=== Work instruction A ===
From the renal imaging text, set down the words between "In terms of" and "50% become calcified.", inclusive.
=== Work instruction B ===
Using the renal imaging text, answer each of the following:
(i) Approximately what percentage of multilocular renal cysts become calcified?
(ii) In what percentage of cases may Beckwith-Wiedemann syndrome be associated with omphalocele?
(iii) What deletion characterizes WAGR syndrome?
=== Work instruction C ===
Render this sentence from the renal imaging text in Spanish: "Slight dilatation of the collecting system is a common normal finding during diuresis or when the bladder is full."

=== Given text ===
━━━━━━

In terms of its morphologic characteristics, a multilocular renal cyst forms a well-defined, bulky mass arising at the lower pole or between poles of an otherwise normal-looking kidney. The mass has a fibrous capsule, which may contain smooth muscle and cartilage. The tumor mass itself has multiloculated, noncommunicating cysts separated by fibrous tissue. The tumor often protrudes into the renal pelvis, and approximately 50% become calcified.

Some researchers have postulated that focal failure of a ureteral branch to organize this segment of the metanephric blastema gives rise to the appearance just described. Undifferentiated mesenchymal tissue in the various constituents of the fibrous capsule supports the postulate that multilocular cystic nephroma is a type of renal dysplasia.

The ultrasound appearance of a multilocular renal cyst is that of a bulky renal mass with a conglomerate of cysts separated by thick septa protruding into the renal pelvis. Calcification is detected in some masses.

Renal hematoma

Subcapsular hematomas spread around the kidney, giving rise to an echogenic rim. Focal subcapsular hematomas may cause depression of the cortex. As the hematoma resolves, fibrosis may occur, compressing the kidney and resulting in hypertension.

Intrarenal hematomas are more frequently hypoechoic than renal contusions and subcapsular hematomas. Echogenic hematomas may be lost in the central echo complex. Renal hematomas may enlarge; therefore, they should be followed up because they may cause delayed rupture of the kidney.

Beckwith-Wiedemann syndrome

Beckwith-Wiedemann syndrome may be associated with omphalocele (12% of cases) and organomegaly. The incidence of hemihypertrophy, renal anomalies, Wilms tumor, and hepatoblastoma is increased. Antenatal diagnosis is possible.

Heredofamilial features of cystic dysplasia

Cystic renal dysplasia is a component of several familial syndromes. Renal cysts have been described in association with more than 50 syndromes. These include the trisomies, von Hippel-Lindau disease, Jeune syndrome (asphyxiating thoracic dystrophy), Meckel-Gruber syndrome, short rib–polydactyly syndrome, Beckwith-Wiedemann syndrome, and holoprosencephaly.

WAGR syndrome

WAGR syndrome (Wilms tumor, aniridia, genitourinary abnormalities, mental retardation) is a rare genetic disorder characterized by a de novo deletion of 11p13. [26, 27]


The renal collecting system forms a part of the central echogenic complex, and it is frequently not identifiable as a separate structure. Visualization of the collecting system depends on the rate of urine formation and drainage. Slight dilatation of the collecting system is a common normal finding during diuresis or when the bladder is full. In these cases, the dilatation resolves when the bladder is emptied.

━━━━━━

=== Raw data ===
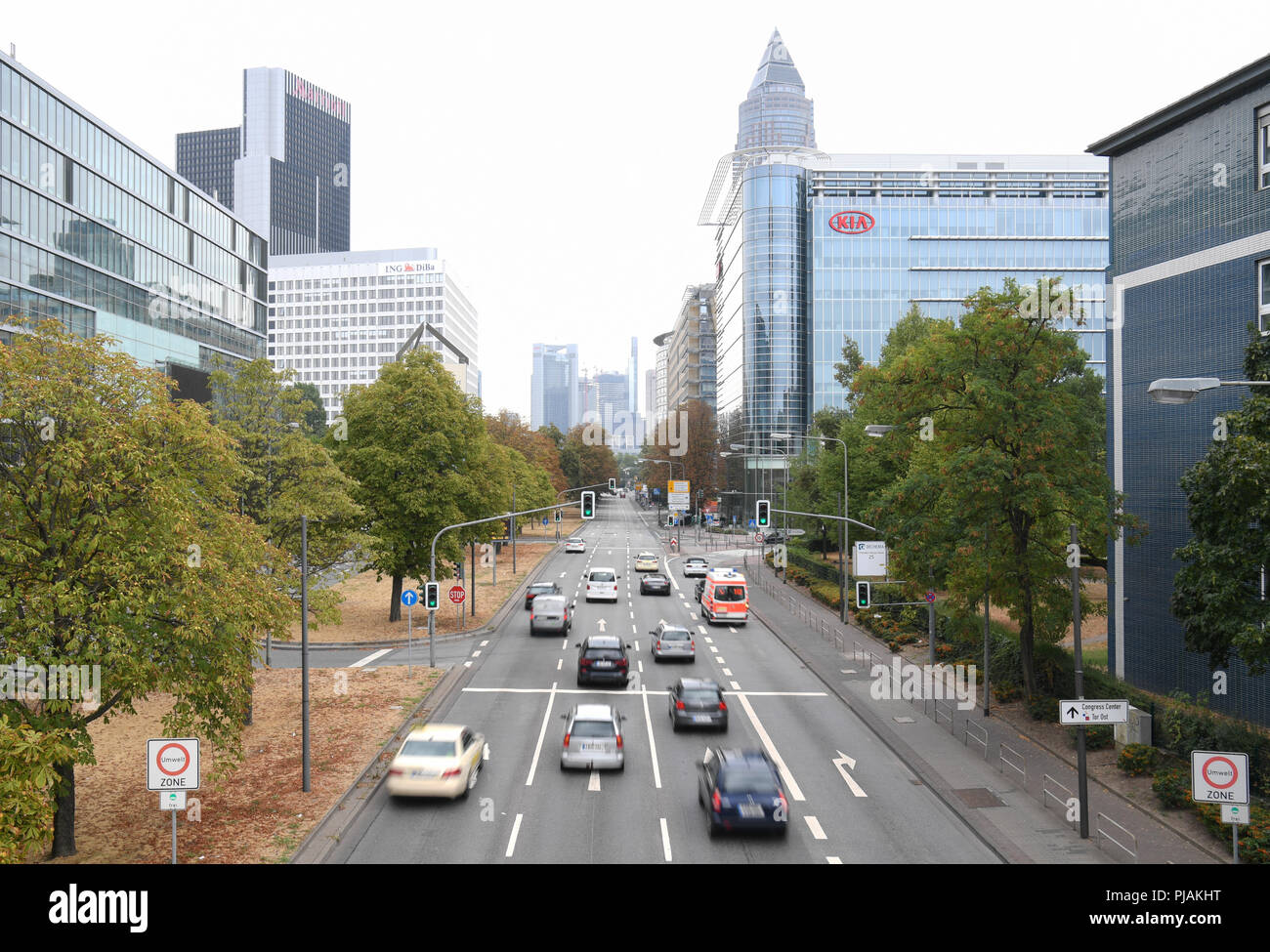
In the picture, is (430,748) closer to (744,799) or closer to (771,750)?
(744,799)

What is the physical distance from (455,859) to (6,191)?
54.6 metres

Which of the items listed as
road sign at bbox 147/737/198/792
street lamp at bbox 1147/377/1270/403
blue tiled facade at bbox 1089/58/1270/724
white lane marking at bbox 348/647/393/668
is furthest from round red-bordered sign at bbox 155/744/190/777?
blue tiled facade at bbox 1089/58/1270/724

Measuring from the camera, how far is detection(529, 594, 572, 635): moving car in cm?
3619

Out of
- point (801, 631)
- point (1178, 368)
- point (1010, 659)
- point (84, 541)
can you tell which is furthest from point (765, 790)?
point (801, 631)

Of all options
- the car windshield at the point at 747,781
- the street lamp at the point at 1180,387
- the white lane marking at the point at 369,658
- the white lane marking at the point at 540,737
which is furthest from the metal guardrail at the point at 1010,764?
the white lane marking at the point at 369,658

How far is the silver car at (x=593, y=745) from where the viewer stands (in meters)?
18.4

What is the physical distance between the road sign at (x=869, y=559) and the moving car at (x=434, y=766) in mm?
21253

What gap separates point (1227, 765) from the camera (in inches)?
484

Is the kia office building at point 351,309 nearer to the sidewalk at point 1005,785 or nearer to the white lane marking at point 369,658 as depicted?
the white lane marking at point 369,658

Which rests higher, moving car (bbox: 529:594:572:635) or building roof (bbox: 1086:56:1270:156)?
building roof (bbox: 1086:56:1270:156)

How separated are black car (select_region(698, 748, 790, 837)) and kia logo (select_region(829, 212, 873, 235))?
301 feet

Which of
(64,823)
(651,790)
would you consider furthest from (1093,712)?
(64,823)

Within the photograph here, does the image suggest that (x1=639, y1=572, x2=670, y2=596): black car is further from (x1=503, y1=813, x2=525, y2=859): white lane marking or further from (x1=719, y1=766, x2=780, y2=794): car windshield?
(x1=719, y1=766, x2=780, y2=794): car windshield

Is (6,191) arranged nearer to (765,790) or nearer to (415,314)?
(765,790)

━━━━━━

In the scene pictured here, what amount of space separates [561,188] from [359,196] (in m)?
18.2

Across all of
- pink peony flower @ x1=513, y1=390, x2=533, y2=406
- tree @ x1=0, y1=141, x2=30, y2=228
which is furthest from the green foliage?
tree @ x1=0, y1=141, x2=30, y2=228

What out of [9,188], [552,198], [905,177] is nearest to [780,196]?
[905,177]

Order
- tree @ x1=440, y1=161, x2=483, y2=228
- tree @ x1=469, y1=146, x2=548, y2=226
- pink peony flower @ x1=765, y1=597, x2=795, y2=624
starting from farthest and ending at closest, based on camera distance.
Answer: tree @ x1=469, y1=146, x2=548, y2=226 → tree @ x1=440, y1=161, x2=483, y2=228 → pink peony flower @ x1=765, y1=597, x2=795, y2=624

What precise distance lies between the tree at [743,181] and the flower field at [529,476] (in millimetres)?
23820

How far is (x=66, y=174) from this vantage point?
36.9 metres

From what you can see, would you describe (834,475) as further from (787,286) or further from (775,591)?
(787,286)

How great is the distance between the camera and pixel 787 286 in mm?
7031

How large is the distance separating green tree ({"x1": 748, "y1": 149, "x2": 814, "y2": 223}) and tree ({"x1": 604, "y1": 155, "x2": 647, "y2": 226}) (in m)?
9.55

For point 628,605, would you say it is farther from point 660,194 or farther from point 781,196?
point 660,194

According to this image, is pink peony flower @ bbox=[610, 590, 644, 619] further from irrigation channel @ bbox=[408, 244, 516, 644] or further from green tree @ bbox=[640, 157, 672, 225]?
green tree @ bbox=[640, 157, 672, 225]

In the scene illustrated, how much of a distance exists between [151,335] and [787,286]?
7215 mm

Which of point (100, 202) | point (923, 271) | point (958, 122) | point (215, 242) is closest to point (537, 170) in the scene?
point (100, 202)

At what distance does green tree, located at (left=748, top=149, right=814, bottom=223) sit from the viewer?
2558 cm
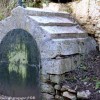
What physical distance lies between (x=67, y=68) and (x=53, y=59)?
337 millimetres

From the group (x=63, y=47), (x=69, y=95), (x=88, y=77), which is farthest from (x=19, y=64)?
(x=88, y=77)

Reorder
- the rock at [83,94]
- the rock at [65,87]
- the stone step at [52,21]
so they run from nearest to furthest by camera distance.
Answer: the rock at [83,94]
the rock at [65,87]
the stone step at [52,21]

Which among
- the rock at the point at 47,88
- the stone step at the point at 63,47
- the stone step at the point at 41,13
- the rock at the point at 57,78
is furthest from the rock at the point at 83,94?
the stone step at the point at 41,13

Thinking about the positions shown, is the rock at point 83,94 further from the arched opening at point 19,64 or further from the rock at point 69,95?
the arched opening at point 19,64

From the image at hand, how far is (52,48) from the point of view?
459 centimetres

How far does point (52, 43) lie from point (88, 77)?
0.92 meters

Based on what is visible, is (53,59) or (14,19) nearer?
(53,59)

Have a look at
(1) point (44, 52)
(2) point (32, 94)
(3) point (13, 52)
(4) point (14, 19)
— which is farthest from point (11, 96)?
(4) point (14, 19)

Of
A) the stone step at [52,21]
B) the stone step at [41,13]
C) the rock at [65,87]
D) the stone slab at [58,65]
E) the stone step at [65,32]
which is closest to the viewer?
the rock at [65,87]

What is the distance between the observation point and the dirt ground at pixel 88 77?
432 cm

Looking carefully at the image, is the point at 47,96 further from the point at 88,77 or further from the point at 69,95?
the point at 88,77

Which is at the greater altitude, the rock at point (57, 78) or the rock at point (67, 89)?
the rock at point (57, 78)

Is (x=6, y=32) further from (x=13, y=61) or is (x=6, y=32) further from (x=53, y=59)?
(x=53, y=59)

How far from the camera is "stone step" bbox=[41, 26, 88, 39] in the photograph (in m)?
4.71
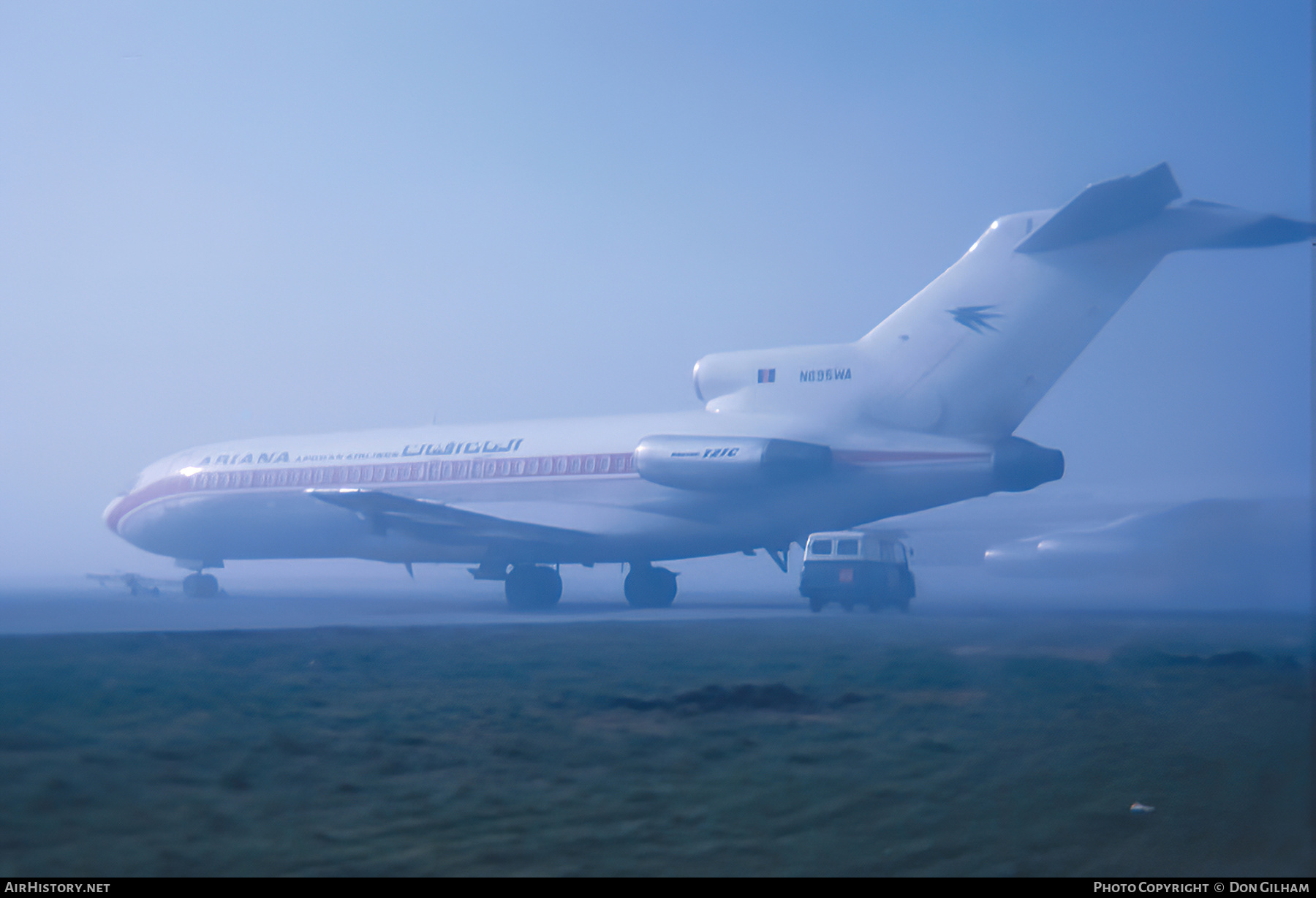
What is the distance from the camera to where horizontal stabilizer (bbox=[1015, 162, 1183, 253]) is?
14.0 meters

━━━━━━

=== Your solution A ===
In terms of its morphologic characteristics, a multilocular renal cyst forms a well-defined, bulky mass arising at the lower pole or between poles of an otherwise normal-looking kidney. The mass has a fibrous capsule, which may contain smooth muscle and cartilage. The tumor mass itself has multiloculated, noncommunicating cysts separated by fibrous tissue. The tumor often protrudes into the renal pelvis, and approximately 50% become calcified.

=== Your solution B ===
(i) Approximately 50%.
(ii) 12%.
(iii) A de novo deletion of 11p13.

=== Your solution C ===
Una leve dilatación del sistema colector es un hallazgo normal frecuente durante la diuresis o cuando la vejiga está llena.